Dataset content:
● ● ● ● ● ● ●

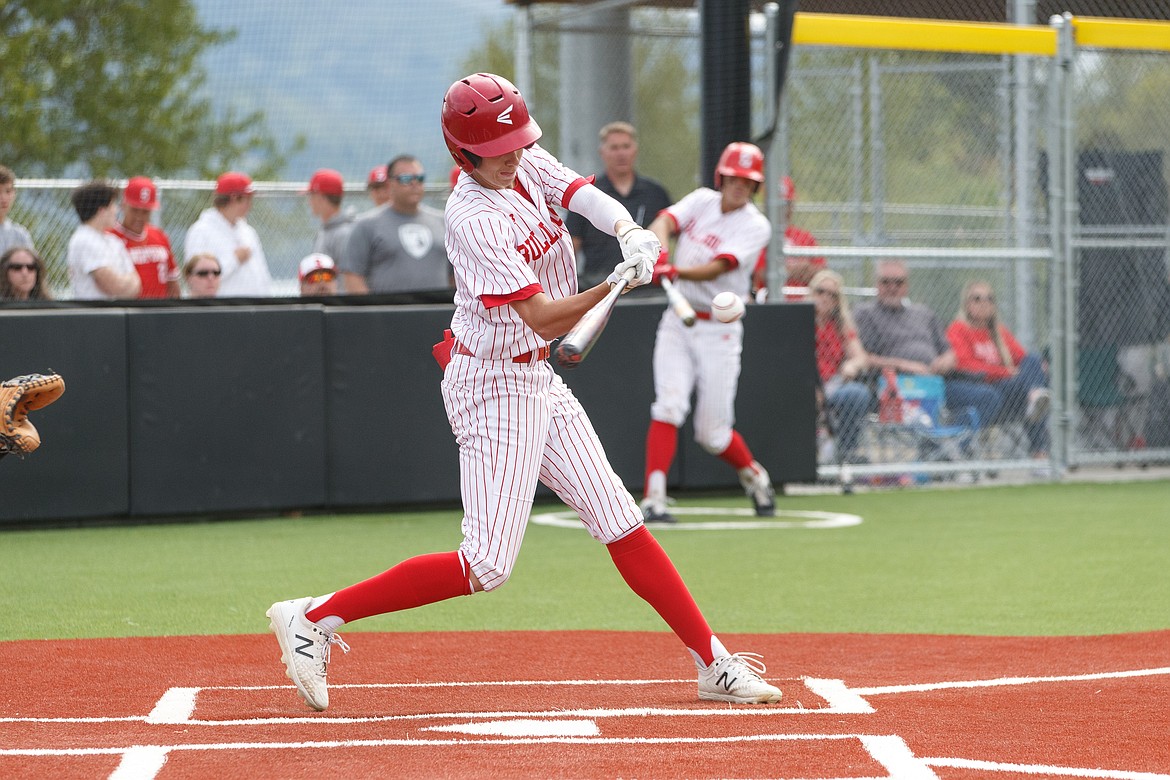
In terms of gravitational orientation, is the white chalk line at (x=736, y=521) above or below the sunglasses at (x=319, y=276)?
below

● ● ● ● ● ● ●

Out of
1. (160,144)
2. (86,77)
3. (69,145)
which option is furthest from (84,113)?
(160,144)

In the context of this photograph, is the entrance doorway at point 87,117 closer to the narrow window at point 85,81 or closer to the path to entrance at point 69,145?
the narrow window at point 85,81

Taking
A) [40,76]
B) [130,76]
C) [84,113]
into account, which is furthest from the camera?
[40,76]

● ● ● ● ● ● ●

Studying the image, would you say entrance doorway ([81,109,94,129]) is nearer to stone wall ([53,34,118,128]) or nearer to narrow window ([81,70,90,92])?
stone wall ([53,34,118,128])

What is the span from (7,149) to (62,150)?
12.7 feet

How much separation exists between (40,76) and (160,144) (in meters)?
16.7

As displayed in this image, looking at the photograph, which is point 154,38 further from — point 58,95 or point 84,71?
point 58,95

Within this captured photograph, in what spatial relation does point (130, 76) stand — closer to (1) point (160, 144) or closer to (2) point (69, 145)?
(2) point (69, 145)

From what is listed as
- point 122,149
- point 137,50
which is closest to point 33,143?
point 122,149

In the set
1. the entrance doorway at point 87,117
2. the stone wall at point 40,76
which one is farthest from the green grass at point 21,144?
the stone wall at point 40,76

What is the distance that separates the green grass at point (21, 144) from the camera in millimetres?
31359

● ● ● ● ● ● ●

Task description:
Pull out every line above that contains the word "entrance", matching its case exactly.

Solution for this problem:
In the context of this photograph, is the entrance doorway at point 87,117 closer to the narrow window at point 85,81 or closer to the path to entrance at point 69,145?
Studying the image, would you say entrance doorway ([81,109,94,129]) is nearer to stone wall ([53,34,118,128]) or nearer to narrow window ([81,70,90,92])?
1. the entrance doorway at point 87,117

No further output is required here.